_THE INPUT_:
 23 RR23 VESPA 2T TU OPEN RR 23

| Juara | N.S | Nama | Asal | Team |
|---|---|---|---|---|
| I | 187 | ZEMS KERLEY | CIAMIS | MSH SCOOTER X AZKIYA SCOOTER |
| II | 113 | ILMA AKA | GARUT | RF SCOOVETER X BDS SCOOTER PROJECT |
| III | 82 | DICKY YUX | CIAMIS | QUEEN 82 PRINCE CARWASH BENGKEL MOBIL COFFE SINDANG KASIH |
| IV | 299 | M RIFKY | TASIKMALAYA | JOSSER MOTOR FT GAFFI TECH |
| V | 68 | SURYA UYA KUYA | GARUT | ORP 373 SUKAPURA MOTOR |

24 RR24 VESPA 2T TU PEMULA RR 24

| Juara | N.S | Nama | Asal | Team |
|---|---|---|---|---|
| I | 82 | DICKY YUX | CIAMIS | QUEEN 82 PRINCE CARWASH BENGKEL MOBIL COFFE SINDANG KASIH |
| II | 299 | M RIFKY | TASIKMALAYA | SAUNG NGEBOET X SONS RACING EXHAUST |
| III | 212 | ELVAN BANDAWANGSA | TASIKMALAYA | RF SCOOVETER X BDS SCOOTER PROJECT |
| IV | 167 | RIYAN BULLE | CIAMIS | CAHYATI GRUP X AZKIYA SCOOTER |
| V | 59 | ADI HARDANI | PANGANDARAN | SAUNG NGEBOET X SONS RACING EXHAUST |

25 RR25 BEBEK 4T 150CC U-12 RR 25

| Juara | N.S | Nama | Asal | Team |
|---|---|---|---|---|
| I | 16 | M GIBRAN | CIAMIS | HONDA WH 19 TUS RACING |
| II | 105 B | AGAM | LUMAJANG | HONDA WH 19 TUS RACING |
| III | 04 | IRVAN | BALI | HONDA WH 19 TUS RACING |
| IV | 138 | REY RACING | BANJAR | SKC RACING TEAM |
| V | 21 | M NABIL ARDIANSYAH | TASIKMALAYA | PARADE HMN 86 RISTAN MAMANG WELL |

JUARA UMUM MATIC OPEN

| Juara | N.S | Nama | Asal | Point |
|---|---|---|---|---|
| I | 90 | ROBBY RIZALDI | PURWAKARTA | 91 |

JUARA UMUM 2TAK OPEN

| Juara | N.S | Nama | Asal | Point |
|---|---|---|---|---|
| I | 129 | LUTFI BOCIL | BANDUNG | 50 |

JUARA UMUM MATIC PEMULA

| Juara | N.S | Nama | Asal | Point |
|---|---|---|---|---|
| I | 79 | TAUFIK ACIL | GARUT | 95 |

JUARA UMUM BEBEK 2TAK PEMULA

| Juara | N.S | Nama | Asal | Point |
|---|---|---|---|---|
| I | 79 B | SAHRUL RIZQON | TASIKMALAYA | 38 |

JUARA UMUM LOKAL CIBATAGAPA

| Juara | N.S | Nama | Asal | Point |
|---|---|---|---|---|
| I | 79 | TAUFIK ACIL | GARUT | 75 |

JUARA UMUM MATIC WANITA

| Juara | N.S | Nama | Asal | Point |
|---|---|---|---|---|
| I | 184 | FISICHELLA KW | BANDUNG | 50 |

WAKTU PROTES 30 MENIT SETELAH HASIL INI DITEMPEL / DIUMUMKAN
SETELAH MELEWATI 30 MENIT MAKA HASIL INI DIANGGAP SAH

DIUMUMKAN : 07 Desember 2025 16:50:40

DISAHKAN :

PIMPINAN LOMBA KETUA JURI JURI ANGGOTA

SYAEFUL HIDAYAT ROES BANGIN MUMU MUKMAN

_TASK TO CARRY OUT_: Each record must appear again, word for word.

_RESPONSE_:
 23 RR23 VESPA 2T TU OPEN RR 23

| Juara | N.S | Nama | Asal | Team |
|---|---|---|---|---|
| I | 187 | ZEMS KERLEY | CIAMIS | MSH SCOOTER X AZKIYA SCOOTER |
| II | 113 | ILMA AKA | GARUT | RF SCOOVETER X BDS SCOOTER PROJECT |
| III | 82 | DICKY YUX | CIAMIS | QUEEN 82 PRINCE CARWASH BENGKEL MOBIL COFFE SINDANG KASIH |
| IV | 299 | M RIFKY | TASIKMALAYA | JOSSER MOTOR FT GAFFI TECH |
| V | 68 | SURYA UYA KUYA | GARUT | ORP 373 SUKAPURA MOTOR |

24 RR24 VESPA 2T TU PEMULA RR 24

| Juara | N.S | Nama | Asal | Team |
|---|---|---|---|---|
| I | 82 | DICKY YUX | CIAMIS | QUEEN 82 PRINCE CARWASH BENGKEL MOBIL COFFE SINDANG KASIH |
| II | 299 | M RIFKY | TASIKMALAYA | SAUNG NGEBOET X SONS RACING EXHAUST |
| III | 212 | ELVAN BANDAWANGSA | TASIKMALAYA | RF SCOOVETER X BDS SCOOTER PROJECT |
| IV | 167 | RIYAN BULLE | CIAMIS | CAHYATI GRUP X AZKIYA SCOOTER |
| V | 59 | ADI HARDANI | PANGANDARAN | SAUNG NGEBOET X SONS RACING EXHAUST |

25 RR25 BEBEK 4T 150CC U-12 RR 25

| Juara | N.S | Nama | Asal | Team |
|---|---|---|---|---|
| I | 16 | M GIBRAN | CIAMIS | HONDA WH 19 TUS RACING |
| II | 105 B | AGAM | LUMAJANG | HONDA WH 19 TUS RACING |
| III | 04 | IRVAN | BALI | HONDA WH 19 TUS RACING |
| IV | 138 | REY RACING | BANJAR | SKC RACING TEAM |
| V | 21 | M NABIL ARDIANSYAH | TASIKMALAYA | PARADE HMN 86 RISTAN MAMANG WELL |

JUARA UMUM MATIC OPEN

| Juara | N.S | Nama | Asal | Point |
|---|---|---|---|---|
| I | 90 | ROBBY RIZALDI | PURWAKARTA | 91 |

JUARA UMUM 2TAK OPEN

| Juara | N.S | Nama | Asal | Point |
|---|---|---|---|---|
| I | 129 | LUTFI BOCIL | BANDUNG | 50 |

JUARA UMUM MATIC PEMULA

| Juara | N.S | Nama | Asal | Point |
|---|---|---|---|---|
| I | 79 | TAUFIK ACIL | GARUT | 95 |

JUARA UMUM BEBEK 2TAK PEMULA

| Juara | N.S | Nama | Asal | Point |
|---|---|---|---|---|
| I | 79 B | SAHRUL RIZQON | TASIKMALAYA | 38 |

JUARA UMUM LOKAL CIBATAGAPA

| Juara | N.S | Nama | Asal | Point |
|---|---|---|---|---|
| I | 79 | TAUFIK ACIL | GARUT | 75 |

JUARA UMUM MATIC WANITA

| Juara | N.S | Nama | Asal | Point |
|---|---|---|---|---|
| I | 184 | FISICHELLA KW | BANDUNG | 50 |

WAKTU PROTES 30 MENIT SETELAH HASIL INI DITEMPEL / DIUMUMKAN
SETELAH MELEWATI 30 MENIT MAKA HASIL INI DIANGGAP SAH

DIUMUMKAN : 07 Desember 2025 16:50:40

DISAHKAN :

PIMPINAN LOMBA KETUA JURI JURI ANGGOTA

SYAEFUL HIDAYAT ROES BANGIN MUMU MUKMAN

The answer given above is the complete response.